HUGE RISE IN CASES OF MUMPS; More fall ill in 12 weeks than in all of 2013.
Byline: VIVIENNE AITKEN email@example.com
MORE Scots have got mumps in the first 12 weeks of this year than in the whole of 2013.
Health chiefs have seen 242 confirmed cases so far in 2015, compared to 239 in 12 months two years ago.
The total number of cases last year was 286.
More than two-thirds of this year's patients - 68 per cent - are young adults aged 15 to 24. Doctors say mumps often spreads at universities and other places where young people mix socially.
They believe many of those falling ill may not have had the jabs needed to give maximum protection against the virus.

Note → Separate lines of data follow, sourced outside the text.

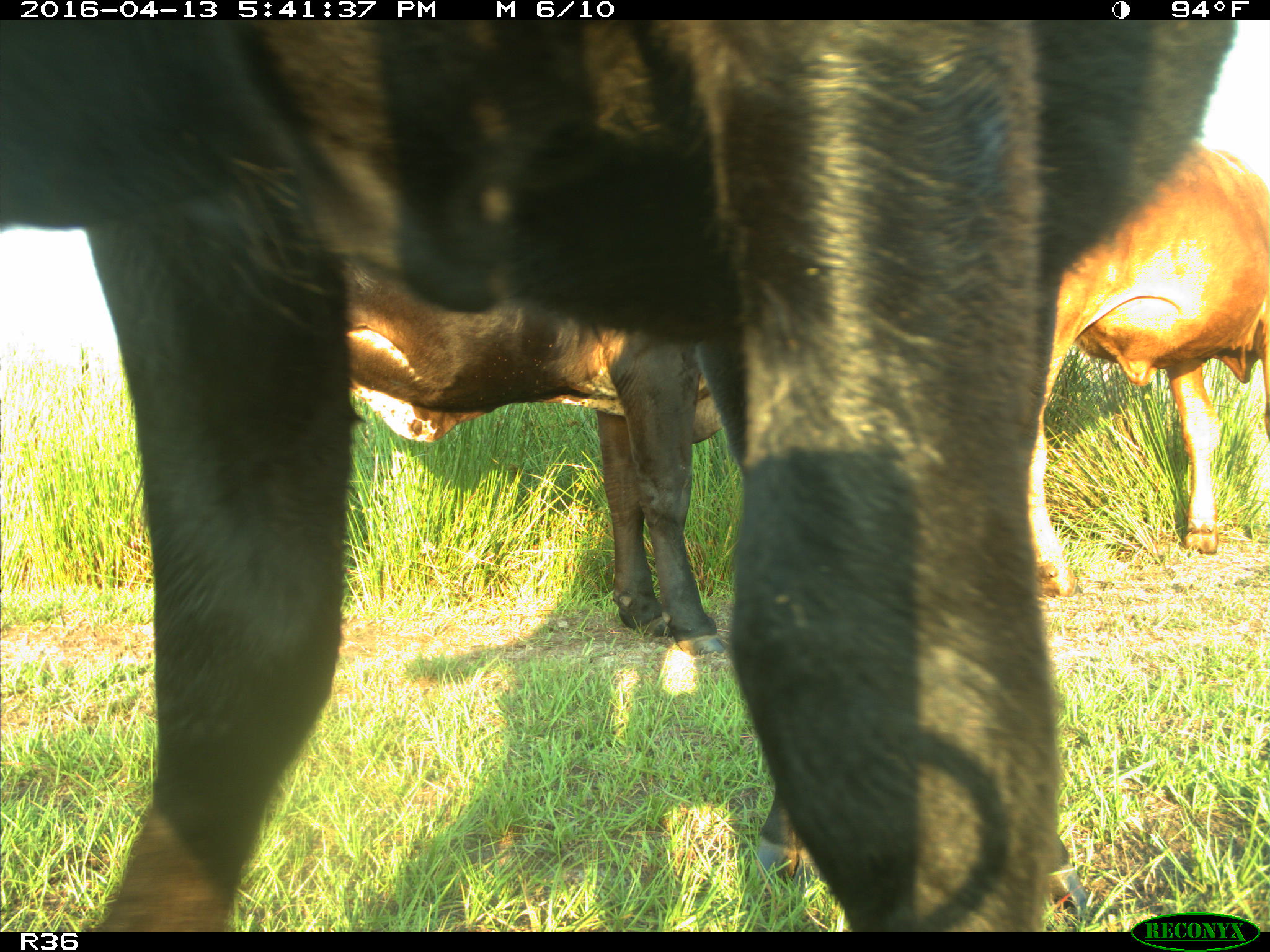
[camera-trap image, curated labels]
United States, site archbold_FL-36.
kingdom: Animalia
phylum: Chordata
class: Mammalia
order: Artiodactyla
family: Bovidae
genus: Bos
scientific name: Bos taurus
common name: domestic cow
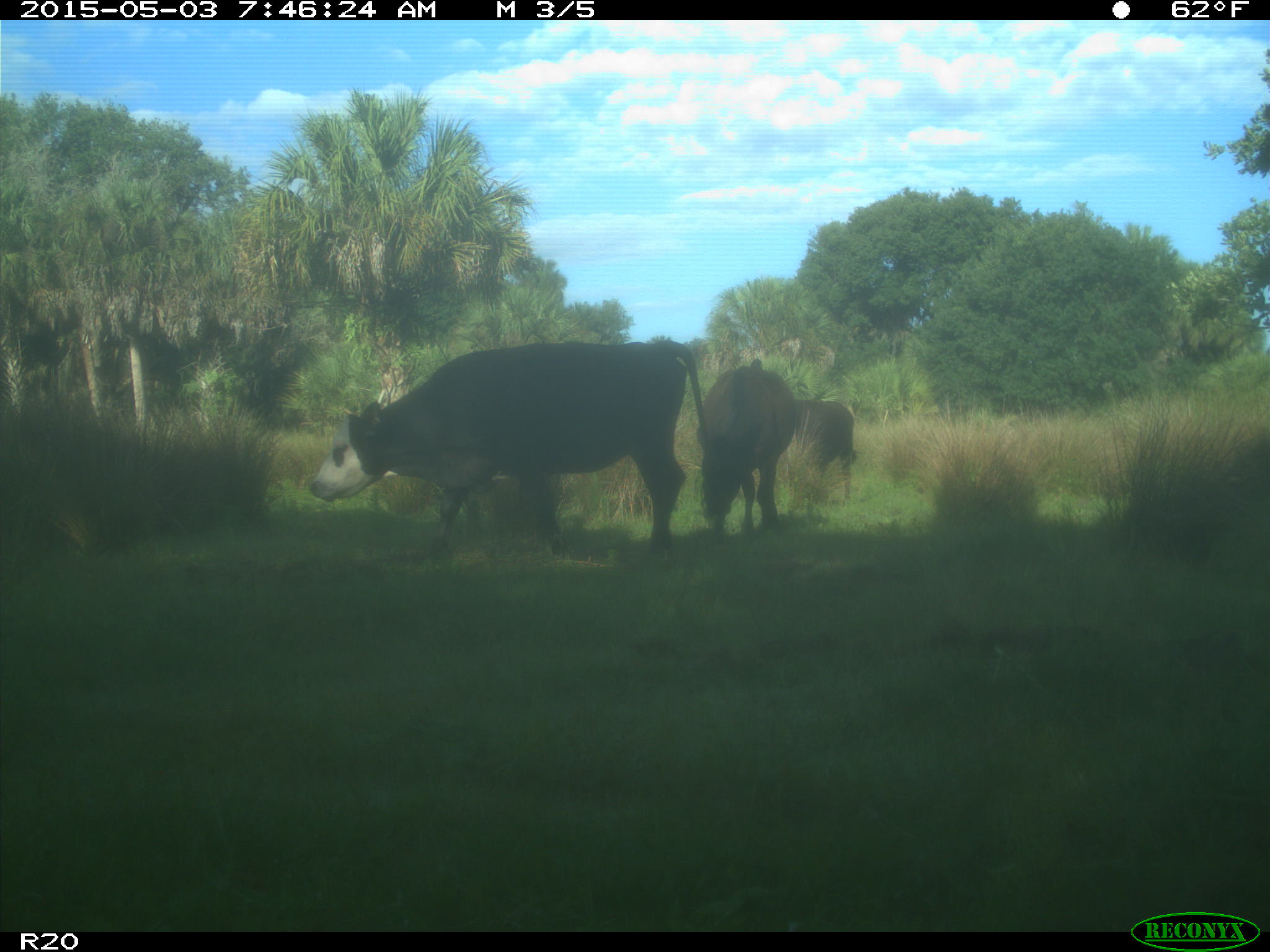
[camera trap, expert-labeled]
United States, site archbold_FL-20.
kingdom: Animalia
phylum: Chordata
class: Mammalia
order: Artiodactyla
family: Bovidae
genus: Bos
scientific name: Bos taurus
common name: domestic cow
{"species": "Bos taurus (domestic cow)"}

Some will have had just one dose of the measles, mumps and rubella vaccine, which only gives 60 per cent protection against mumps. After a second, booster jab, the protection level rises to 90 per cent.
Others will have had jabs in a 1994 schools campaign which only protected against measles and rubella, not mumps.
Doctors are urging 20 to 35-year-olds who aren't sure which jabs they have had to speak to their GP.
The clinical director of Health Protection Scotland, Dr Syed Ahmed, said the largest current mumps outbreaks were in Aberdeen, Dundee, Glasgow and Edinburgh - cities with large numbers of students - as well as Lanarkshire.
He added: "The theory is where young people come together, it will spread."
Mumps, once a common childhood illness, can spread widely when an infected person coughs or sneezes.
It's best known for causing painful swollen glands under the ears. Other symptoms include headache, joint pain and a high temperature.
About one in seven mumps cases lead to viral meningitis. A life-threatening brain infection called encephalitis is rarer still.